◆ **Consigne**:
Prolongez l'extrait sur la cérémonie commémorative dans la Cuvette en reprenant après sa dernière phrase.

◆ **Extrait à lire**:

>>>>

L’heure n’est donc toujours pas
venue pour que les descendants des combattants d’il y a 60 ans se souviennent
ensemble des sacrifices passés. Les rares clichés disponibles sur cette
cérémonie, et repris pour certains sur cette page, sont consultables sur les sites Facebook et Twitter de l’ESM. Par-delà les Casoars flottant dans le carré
français de cette Cuvette du bout du monde, l’on ressent une atmosphère de
solitude : pas de levée des Couleurs, aucun officiel du ministère
vietnamien de la défense, une sobriété totale. Une émotion indéniable certes,
mais qui, par le désintérêt dont elle délibérément fait l’objet de la part du
pays hôte, semble hors du temps – vietnamien tout au moins.

<<<<

Entrées de données enregistrées
>>>>

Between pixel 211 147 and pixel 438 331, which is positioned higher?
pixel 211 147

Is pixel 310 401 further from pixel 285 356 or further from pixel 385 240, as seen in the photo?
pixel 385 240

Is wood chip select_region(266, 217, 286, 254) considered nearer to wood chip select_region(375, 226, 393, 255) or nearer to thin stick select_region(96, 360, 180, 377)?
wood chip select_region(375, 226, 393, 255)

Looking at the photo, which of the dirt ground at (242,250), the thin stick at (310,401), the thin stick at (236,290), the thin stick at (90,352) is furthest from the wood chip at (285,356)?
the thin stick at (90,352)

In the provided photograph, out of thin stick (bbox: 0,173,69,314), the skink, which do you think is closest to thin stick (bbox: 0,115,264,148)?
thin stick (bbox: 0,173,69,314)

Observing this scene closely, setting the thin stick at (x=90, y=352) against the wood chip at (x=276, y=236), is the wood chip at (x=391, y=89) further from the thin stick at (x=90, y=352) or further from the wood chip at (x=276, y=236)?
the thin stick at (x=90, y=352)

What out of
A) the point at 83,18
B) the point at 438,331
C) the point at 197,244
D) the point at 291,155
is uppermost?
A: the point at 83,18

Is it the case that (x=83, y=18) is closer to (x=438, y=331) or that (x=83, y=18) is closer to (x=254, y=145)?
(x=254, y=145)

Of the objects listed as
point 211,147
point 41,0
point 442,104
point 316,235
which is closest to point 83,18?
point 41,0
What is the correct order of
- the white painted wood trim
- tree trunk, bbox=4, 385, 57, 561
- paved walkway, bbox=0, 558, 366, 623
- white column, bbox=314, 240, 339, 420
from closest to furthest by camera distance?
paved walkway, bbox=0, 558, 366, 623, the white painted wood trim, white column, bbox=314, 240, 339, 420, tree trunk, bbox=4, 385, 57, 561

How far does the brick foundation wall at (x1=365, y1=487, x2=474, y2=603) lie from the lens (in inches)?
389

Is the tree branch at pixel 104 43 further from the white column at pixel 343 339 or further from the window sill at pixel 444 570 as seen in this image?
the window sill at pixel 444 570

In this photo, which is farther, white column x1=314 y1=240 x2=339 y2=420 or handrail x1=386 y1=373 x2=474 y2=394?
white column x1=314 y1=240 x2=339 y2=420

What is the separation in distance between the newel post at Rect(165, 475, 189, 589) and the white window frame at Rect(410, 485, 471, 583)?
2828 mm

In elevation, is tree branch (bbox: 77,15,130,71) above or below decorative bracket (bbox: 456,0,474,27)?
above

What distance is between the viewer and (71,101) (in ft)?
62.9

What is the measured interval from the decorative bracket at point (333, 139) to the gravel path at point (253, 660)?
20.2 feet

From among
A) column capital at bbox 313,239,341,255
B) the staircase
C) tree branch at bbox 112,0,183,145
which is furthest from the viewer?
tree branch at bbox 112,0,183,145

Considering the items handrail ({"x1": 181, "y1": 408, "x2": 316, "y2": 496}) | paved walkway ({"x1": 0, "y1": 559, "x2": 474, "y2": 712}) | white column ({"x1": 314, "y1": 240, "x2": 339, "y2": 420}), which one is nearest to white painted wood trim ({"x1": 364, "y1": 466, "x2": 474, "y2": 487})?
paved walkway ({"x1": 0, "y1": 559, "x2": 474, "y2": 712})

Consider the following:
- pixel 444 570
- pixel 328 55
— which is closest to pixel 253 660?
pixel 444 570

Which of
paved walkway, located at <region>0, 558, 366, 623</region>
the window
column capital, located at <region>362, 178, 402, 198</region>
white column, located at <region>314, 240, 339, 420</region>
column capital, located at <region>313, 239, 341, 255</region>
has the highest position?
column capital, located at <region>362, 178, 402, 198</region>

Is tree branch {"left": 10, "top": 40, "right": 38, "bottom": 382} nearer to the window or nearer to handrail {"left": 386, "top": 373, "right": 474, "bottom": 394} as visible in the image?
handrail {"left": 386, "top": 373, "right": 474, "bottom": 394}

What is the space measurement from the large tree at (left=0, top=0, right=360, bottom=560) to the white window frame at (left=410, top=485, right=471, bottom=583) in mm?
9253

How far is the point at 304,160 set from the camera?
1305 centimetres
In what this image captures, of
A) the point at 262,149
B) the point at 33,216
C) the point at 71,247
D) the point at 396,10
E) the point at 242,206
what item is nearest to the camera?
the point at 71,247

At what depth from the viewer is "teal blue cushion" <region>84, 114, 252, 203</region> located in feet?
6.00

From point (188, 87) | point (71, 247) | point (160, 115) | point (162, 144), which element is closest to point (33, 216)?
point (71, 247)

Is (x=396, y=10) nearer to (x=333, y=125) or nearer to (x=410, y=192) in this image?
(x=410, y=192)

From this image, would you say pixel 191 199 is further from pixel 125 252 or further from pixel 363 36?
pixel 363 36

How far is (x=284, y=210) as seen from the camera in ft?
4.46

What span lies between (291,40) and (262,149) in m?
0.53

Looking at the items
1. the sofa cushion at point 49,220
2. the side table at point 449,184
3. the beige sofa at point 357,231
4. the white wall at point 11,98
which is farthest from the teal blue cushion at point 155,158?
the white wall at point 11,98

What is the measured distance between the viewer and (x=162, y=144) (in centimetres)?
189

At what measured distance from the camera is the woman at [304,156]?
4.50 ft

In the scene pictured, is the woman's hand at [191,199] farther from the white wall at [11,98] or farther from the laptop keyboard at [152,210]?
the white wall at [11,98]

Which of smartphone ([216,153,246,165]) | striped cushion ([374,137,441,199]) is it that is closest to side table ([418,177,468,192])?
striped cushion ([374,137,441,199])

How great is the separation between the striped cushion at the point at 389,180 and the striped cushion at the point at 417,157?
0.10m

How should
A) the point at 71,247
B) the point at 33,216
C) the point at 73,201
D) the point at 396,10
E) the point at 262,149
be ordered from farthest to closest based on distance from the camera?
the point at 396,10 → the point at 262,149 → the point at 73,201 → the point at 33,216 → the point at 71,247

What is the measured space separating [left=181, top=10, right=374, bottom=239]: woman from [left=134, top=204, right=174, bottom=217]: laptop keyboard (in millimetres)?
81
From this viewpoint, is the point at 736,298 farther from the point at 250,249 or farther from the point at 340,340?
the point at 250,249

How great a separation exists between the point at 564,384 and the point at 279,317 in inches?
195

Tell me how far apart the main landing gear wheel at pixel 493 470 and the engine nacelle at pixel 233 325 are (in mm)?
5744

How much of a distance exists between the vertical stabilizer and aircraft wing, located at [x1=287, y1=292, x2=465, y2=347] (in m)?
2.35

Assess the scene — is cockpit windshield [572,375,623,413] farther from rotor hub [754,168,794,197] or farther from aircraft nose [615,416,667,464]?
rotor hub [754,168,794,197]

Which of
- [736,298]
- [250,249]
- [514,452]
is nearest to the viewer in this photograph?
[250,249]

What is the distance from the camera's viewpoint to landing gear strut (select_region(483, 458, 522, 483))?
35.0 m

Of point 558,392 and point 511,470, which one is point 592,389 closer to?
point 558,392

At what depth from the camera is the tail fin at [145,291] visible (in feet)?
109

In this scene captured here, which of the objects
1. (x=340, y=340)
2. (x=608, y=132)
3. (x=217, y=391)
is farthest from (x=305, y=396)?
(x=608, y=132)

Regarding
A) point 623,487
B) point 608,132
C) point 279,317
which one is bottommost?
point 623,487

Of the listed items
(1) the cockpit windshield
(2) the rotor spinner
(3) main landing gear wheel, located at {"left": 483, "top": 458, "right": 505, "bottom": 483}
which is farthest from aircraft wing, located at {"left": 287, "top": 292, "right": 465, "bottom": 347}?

<<<<

◆ **Réponse**:
Et pourtant, comment ne pas
oublier la
visite officielle à Hanoi du ministre français de la défense, trois
semaines plus tôt, qui a vu M. Le Drian déposer, cette fois devant les
objectifs des photographes locaux, une gerbe devant la porte du mausolée d’Hô
Chi Minh ! – un cérémonial auquel ne sont pas conviées les autorités
américaines,
Realpolitik
oblige ?… Le sourire et les paroles chaleureuses prononcées par le général
d’armée Ngô Xuân Lịch, ex-commissaire politique en chef de l’armée vietnamienne
et désormais ministre de la défense, sur l’excellence des relations bilatérales
(**), sonnent rétrospectivement un peu faux. Surtout, force est de constater
que le fossé de l’Histoire continue d’être patiemment entretenu par les
descendants des vainqueurs de la « mère des batailles » qu’est
toujours Điện Biên Phủ pour tout un peuple – et surtout pour les caciques du
Parti. Alors que des jeunes officiers de l’armée populaire vietnamienne
revêtent depuis plusieurs années le Grand U et le Casoar, côte à côte avec
leurs camarades français, cette ignorance « sur ordre » d’une telle
cérémonie, mais aussi de l’ensemble des activités de cette petite mais ô
combien symbolique délégation, est révélatrice du poids qu’exerce le dogme du Parti
sur les réalités de l’ouverture vers l’international que le ministère
vietnamien de la défense cherche à médiatiser.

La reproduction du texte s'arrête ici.